** EXERCICES À RÉSOUDRE **
[1] Recopiez fidèlement le passage du texte sur la mixité en montagne qui va de « - L’importance des » jusqu'à « lancer dans les sports de montagne. » inclus.
[2] D'après le texte sur la mixité en montagne, quel pourcentage des lycéen.nes estime que les hommes et les femmes sont à égalité dans les sports de montagne ?
[3] Prolongez le texte sur la mixité en montagne à partir de sa dernière phrase.

Les thèmes abordés lors de la table ronde sur la mixité en montagne:
- La tournées des scolaires et l’importance de son impact sur la jeune génération ainsi que les premiers résultats de l’enquête.
- La place de la femme dans le milieu de la montagne a travers le prisme du monitorat de ski alpin.
- L’importance des groupes non mixtes dans la pratique sportive des femmes en montagne.
- Les leviers et les freins que peut avoir une femme à se lancer dans les sports de montagne.
La tournée des scolaires : la jeune génération et la mixité dans les sports de montagne
La table ronde a été ouverte par la présentation de la Tournée des scolaires et de son impact auprès de la jeune génération. L’objectif est de réaliser un état des lieux sur les pratiques de montagne chez les jeunes scolarisés et de mesurer l’impact de ces films sur leurs représentations à long terme. Cécile Ottogalli-Mazzacavallo et Alixe Parfait se sont donc intéressées aux avis des scolaires sur les inégalités de genre ainsi que l’impact que pouvait avoir l’évolution des représentations des femmes dans le milieu outdoor à travers la médiatisation.
On constate que le milieu des sports de nature ne leur est pas inconnu avec 71% de pratiquants mais que leurs connaissances reste limité concernant ce milieu. Leurs représentations quant à elles sont essentiellement masculines avec 61% d’homme cité comme pratiquant de haut niveau. Cependant ils n’adhèrent pas au stéréotypes de genre proposé et 43% des collégien.nes et 23% des lycéen.nes pensent que les hommes et les femmes sont à égalité dans les sports de montagne. Lorsqu’on interroge ces élèves sur la binarité des sexes, les jeunes hommes ont tendance à montrer des comportements réfractaires concernant les inégalités. La sociologue Cécile Ottogalli-Mazzacavallo interpréter ce comportement par le fait que : “ça peut faire mal de perturber leur vision du monde naturaliste” et donc remettre en question la place de l’homme naturellement plus fort que la femme dans la société. Cela s’explique par des niveaux de prise de conscience différents. On observe également qu’ils n’ont pas toujours de recul sur la construction sociale et naturelle de l’Homme. Ce comportement n’est toutefois pas irréversible, une évolution sur le long terme peut avoir lieu.
Dans sa globalité, cette étude montre que la notion d’inégalité reste mal comprise par le jeune public, qu’ils sont par moment conscient que les femmes peuvent éprouver plus de difficulté à atteindre les mêmes performances qu’un homme mais, qu’à partir du moment où elles y parviennent, il n’y a pas d’inégalité entre les sexes.

** EXTRAIT DE DONNÉES **
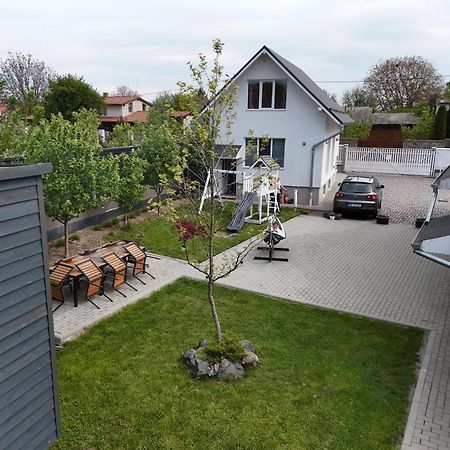 Pixel Guesthouse Tîrgu Secuiesc Dış mekan fotoğraf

** RÉPONSES ATTENDUES **
[1]
- L’importance des groupes non mixtes dans la pratique sportive des femmes en montagne.
- Les leviers et les freins que peut avoir une femme à se lancer dans les sports de montagne.

[2] 23 % des lycéen.nes.

[3]
L’importance de la non mixité dans la pratique féminine des sports de montagne
Si d’un point de vue historique la mixité était la première bataille des mouvements féministes des années 70, elle a vite montré ses limites. Celle-ci ne signifie pas toujours égalité, au sein d’un groupe mixte les hommes auront tendance plus facilement à prendre le leadership. Cette mixité doit donc être co-construite entre l’enseignant et ses élèves.
“Si on ne change pas fondamentalement la façon dont sont socialisés les jeunes hommes, les jeunes femmes (…). Si on ne change pas fondamentalement la classe des hommes, on lui apprend à avoir des privilèges et à être dominant et avoir un certain nombre de comportement pour affirmer cette dominance (..) la mixité n’est qu’un faux problème”Cécile Ottogalli-Mazzacavallo. La mixité ne doit donc plus être pensée comme uniquement une modalité organisationnelle pour espérer tendre vers plus d’égalité en société mais comme une action politique.
Maud fait ici le parallèle avec son expérience en tant que Guide dans des groupes mixtes et féminin en alpinisme. Elle met tout particulièrement l’accent sur l’importance des groupes non-mixte pour aider les femmes à prendre confiance et à performer dans leurs pratiques. Elle constate également une légère évolution du nombre de pratiquante au cours des dernières années avec l’apparition de ces groupes. Ils ne sont, toutefois, qu’une partie de solution à un problème de bien plus grande ampleur.
H3 : Le ski alpin : une porte ouverte vers la mixité en montagne.
Fabienne Gillonnier nous présente également une partie de son travail sur la mixité en montagne et plus particulièrement dans le domaine du ski alpin. On retrouve ici les mêmes inégalités que dans d’autres milieux. Jusqu’en 1952, le monitorat de ski restera une profession unisexe avec l’exclusion des femmes. Ce n’est qu’après qu’elles feront leur apparition dans ce domaine tout en continuant de subir des discriminations sexuées.
Il faudra attendre 1971, pour qu’il y ait une reconnaissance des diplômes féminins, elles pourront ainsi prétendre uniquement au monitorat de ski enfant. À partir de cette date, elles feront force de proposition et innoveront dans les méthodes pédagogiques, et révolutionneront le milieu du ski alpin.
Ce n’est qu’en 1982 que leur diplôme sera enfin reconnu au même titre que celui des hommes,mais des inégalités persistent. Elles représentent aujourd’hui 23% des moniteurs de ski et continuent de subir des discriminations. Elles sont peu présentes à la gouvernance d’École de ski française au SNMSF, ne réalisent que très peu de cours compétitions et restent majoritairement présentes sur les parcs enfants.
Le diplôme de guide de haute montagne : une mixité en montagne encore difficile à atteindre.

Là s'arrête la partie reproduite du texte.